§ **Directions for this task**:
Beginning with the very first line, please reproduce the entries exactly through the line containing "family: Mustelidae".

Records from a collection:
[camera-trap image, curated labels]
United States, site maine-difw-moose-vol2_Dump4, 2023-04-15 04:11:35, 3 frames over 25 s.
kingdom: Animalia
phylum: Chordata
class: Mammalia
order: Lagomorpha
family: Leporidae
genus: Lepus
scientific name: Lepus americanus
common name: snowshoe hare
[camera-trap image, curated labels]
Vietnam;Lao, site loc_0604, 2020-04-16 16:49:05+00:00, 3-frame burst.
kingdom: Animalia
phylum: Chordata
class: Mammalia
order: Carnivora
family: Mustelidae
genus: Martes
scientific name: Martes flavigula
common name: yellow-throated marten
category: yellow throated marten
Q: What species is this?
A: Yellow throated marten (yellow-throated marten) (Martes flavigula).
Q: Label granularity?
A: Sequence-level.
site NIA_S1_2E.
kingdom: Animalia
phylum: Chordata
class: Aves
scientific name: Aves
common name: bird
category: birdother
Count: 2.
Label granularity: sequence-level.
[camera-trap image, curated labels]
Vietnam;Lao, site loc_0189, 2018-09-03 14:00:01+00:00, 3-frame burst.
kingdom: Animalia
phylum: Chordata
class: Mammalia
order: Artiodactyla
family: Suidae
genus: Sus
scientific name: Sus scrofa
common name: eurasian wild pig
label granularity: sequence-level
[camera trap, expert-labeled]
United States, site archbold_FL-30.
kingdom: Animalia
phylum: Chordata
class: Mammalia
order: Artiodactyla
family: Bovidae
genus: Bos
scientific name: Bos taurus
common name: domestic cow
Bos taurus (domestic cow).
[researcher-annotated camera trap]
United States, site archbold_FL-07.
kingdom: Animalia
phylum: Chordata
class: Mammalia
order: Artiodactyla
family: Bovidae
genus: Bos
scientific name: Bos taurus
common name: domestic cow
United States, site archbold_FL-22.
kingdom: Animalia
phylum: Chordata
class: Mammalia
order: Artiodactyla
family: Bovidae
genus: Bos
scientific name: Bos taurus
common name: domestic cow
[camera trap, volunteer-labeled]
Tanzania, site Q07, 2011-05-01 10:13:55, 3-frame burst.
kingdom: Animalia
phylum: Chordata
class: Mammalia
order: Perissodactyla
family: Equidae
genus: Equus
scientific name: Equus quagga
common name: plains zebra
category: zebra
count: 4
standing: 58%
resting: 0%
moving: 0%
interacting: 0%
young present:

§ **Answer space**:
[camera-trap image, curated labels]
United States, site maine-difw-moose-vol2_Dump4, 2023-04-15 04:11:35, 3 frames over 25 s.
kingdom: Animalia
phylum: Chordata
class: Mammalia
order: Lagomorpha
family: Leporidae
genus: Lepus
scientific name: Lepus americanus
common name: snowshoe hare
[camera-trap image, curated labels]
Vietnam;Lao, site loc_0604, 2020-04-16 16:49:05+00:00, 3-frame burst.
kingdom: Animalia
phylum: Chordata
class: Mammalia
order: Carnivora
family: Mustelidae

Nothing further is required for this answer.